§ WHAT TO WORK ON
Turn the items between the lines holding "How far does point 338,162" and "(211,217) < (226,210) < (265,210) < (42,173)", inclusive, into a Markdown table with the columns Row and Line, one line per row. Leave out blank lines.

□ □ □ □

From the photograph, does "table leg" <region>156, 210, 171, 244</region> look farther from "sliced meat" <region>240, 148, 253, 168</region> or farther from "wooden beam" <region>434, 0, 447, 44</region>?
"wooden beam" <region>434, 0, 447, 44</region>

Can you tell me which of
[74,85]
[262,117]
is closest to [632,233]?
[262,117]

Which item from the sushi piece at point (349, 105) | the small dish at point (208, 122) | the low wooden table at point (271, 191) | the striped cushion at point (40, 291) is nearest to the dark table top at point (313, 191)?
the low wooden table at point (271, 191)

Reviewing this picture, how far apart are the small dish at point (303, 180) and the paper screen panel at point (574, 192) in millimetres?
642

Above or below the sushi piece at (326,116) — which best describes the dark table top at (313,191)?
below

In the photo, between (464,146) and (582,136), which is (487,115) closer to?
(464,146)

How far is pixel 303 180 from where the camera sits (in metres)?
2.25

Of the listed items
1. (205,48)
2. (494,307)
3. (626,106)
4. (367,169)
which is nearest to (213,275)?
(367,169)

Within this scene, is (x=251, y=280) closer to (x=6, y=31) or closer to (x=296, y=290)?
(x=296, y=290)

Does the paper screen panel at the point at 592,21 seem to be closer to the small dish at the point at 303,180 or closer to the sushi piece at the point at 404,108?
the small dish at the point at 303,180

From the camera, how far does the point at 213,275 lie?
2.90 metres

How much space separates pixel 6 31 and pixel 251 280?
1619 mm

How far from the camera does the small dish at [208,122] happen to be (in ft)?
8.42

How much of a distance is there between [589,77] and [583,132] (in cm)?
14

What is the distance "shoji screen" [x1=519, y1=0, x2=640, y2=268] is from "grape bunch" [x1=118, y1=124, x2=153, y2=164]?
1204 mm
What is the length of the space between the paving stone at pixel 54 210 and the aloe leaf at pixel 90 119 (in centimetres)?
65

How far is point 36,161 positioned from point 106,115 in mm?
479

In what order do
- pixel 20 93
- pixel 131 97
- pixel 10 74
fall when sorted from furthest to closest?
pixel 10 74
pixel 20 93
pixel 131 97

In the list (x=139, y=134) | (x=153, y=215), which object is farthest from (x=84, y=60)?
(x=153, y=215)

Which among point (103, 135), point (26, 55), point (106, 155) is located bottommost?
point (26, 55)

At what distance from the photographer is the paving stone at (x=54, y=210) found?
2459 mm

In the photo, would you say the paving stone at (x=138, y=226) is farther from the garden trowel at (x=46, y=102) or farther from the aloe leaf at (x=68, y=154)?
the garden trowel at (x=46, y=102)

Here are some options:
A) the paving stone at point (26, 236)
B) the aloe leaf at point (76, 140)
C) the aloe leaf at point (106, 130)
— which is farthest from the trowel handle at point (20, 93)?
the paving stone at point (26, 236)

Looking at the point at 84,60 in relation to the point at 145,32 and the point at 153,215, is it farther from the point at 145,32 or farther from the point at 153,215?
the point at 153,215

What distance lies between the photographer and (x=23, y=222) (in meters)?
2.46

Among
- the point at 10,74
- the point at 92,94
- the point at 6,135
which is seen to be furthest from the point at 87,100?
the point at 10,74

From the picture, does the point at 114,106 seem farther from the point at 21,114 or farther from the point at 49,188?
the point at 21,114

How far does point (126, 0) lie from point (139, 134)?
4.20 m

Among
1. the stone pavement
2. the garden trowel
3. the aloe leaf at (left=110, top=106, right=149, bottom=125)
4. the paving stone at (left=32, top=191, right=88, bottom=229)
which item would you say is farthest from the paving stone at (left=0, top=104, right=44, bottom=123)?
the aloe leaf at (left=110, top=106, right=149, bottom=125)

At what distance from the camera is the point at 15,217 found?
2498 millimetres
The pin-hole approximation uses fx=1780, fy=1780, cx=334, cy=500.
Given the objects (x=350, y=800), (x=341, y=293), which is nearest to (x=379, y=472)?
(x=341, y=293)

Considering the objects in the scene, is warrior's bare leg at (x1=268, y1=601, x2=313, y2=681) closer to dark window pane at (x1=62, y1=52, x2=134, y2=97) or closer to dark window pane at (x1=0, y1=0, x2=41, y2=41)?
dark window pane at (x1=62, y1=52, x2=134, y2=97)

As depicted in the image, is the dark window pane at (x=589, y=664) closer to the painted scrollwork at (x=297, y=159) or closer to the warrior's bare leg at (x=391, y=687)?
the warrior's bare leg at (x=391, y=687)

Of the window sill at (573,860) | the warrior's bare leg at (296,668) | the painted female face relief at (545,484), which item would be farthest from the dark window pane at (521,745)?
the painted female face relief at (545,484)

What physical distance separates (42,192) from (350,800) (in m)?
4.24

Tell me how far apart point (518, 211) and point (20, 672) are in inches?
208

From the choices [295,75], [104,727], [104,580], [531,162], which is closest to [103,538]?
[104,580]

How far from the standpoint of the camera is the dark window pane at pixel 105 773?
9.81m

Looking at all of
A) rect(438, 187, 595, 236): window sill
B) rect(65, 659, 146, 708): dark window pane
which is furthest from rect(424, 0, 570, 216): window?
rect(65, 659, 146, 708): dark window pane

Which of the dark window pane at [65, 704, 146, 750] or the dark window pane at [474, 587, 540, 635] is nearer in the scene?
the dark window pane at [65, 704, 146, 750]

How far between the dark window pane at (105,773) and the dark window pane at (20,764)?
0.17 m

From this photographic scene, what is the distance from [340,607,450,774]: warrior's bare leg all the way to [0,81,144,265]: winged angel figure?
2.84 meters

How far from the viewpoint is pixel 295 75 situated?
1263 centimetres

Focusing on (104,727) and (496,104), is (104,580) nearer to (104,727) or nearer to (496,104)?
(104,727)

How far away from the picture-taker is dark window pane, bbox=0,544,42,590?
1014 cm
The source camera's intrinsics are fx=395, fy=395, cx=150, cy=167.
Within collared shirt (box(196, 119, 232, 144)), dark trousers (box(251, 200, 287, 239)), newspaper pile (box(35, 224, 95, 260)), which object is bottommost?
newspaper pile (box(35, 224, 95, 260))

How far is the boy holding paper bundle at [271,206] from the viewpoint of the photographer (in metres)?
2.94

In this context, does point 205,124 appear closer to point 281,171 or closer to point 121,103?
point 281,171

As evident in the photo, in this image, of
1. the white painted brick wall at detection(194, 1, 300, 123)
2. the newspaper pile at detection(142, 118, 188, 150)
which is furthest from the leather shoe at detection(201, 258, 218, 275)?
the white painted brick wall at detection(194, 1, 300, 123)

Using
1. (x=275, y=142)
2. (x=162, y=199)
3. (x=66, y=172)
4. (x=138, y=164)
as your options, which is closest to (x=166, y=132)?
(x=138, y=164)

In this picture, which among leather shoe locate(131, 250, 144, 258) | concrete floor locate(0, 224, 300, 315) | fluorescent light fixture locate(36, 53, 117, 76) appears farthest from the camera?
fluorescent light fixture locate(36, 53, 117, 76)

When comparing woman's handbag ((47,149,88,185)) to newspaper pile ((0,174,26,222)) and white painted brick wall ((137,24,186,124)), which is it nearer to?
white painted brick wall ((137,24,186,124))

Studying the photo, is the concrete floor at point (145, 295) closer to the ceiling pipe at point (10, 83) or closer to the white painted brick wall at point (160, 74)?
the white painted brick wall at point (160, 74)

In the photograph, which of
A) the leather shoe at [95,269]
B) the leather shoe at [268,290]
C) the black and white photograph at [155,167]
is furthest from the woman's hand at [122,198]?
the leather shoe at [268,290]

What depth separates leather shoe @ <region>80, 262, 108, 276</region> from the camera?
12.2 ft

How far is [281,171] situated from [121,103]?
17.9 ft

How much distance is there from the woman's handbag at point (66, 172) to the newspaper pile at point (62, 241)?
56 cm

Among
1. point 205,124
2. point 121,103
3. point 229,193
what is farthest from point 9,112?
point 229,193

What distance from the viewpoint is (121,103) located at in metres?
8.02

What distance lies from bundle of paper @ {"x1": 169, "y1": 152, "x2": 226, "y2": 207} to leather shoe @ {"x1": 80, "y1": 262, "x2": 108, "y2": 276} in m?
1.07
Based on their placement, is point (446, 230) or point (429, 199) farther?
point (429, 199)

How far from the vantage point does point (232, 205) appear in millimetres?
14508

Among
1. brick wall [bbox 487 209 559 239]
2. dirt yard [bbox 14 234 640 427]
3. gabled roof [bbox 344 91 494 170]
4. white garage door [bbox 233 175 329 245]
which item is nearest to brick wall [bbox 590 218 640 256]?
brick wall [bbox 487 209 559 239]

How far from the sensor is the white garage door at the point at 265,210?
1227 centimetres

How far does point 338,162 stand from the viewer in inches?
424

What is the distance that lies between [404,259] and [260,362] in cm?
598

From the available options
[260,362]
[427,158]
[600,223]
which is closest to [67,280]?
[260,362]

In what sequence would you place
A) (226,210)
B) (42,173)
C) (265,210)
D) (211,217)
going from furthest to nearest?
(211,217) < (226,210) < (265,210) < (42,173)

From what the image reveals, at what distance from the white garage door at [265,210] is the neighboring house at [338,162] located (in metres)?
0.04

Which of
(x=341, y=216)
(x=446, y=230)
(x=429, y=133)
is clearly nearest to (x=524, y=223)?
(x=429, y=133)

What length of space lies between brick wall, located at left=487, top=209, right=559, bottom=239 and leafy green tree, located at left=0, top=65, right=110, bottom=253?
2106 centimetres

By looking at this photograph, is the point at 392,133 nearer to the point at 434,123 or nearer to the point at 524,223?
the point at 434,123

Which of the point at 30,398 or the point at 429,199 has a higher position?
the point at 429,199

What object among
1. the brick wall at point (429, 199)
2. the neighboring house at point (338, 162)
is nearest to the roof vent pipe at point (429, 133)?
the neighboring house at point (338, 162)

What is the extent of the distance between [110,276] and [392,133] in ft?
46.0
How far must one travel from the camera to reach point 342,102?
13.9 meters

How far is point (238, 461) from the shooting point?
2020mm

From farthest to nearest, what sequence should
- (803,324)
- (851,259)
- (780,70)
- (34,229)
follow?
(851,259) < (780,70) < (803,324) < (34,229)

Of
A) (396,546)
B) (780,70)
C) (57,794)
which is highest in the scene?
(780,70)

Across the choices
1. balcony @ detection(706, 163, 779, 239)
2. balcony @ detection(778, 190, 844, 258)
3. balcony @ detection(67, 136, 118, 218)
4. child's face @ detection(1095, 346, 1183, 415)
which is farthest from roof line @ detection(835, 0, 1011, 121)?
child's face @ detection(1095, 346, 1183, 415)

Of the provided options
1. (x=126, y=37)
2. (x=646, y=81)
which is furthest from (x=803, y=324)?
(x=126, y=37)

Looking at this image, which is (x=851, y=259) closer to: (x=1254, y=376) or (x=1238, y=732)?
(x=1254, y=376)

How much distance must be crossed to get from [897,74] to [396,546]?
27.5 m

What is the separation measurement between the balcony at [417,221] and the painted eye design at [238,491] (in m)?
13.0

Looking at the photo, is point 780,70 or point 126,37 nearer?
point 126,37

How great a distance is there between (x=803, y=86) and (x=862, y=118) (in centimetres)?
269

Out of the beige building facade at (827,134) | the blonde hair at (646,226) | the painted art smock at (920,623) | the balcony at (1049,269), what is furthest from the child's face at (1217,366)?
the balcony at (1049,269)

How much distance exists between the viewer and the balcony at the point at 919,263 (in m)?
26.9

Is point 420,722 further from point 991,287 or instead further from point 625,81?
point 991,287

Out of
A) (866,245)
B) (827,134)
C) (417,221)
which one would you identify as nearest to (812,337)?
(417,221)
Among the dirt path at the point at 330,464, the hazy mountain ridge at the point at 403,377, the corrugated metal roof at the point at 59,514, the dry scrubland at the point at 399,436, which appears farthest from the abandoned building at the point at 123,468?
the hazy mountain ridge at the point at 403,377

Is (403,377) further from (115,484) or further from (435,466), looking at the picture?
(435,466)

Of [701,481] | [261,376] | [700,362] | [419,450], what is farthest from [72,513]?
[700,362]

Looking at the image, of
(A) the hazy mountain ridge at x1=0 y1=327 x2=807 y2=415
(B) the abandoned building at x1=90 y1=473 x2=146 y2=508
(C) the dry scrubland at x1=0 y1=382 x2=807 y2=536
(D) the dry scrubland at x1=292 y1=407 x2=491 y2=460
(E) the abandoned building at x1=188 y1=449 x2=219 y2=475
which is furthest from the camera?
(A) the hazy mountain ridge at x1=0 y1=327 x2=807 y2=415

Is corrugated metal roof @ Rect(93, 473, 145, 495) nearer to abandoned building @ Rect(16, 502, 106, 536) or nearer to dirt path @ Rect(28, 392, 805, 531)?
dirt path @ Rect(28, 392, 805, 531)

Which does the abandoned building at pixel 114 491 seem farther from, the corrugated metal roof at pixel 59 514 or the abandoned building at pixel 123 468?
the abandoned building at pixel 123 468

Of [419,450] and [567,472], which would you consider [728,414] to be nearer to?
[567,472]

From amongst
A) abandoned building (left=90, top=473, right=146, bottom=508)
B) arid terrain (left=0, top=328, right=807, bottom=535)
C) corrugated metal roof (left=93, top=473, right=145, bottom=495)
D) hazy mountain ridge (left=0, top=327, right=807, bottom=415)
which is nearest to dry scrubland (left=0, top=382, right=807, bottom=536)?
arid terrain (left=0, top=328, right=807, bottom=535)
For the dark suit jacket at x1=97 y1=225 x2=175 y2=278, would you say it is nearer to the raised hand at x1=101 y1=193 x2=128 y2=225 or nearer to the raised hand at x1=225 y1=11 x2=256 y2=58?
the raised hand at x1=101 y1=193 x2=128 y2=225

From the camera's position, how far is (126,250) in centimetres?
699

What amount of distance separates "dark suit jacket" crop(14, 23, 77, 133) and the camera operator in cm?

□ □ □ □

§ TASK RESULT
| Row | Line |
|---|---|
| 1 | How far does point 338,162 stand from the viewer in inches? |
| 2 | 424 |
| 3 | What is the distance that lies between [404,259] and [260,362] in cm? |
| 4 | 598 |
| 5 | From the available options |
| 6 | [260,362] |
| 7 | [427,158] |
| 8 | [600,223] |
| 9 | which is closest to [67,280]? |
| 10 | [260,362] |
| 11 | In what sequence would you place |
| 12 | A) (226,210) |
| 13 | B) (42,173) |
| 14 | C) (265,210) |
| 15 | D) (211,217) |
| 16 | going from furthest to nearest? |
| 17 | (211,217) < (226,210) < (265,210) < (42,173) |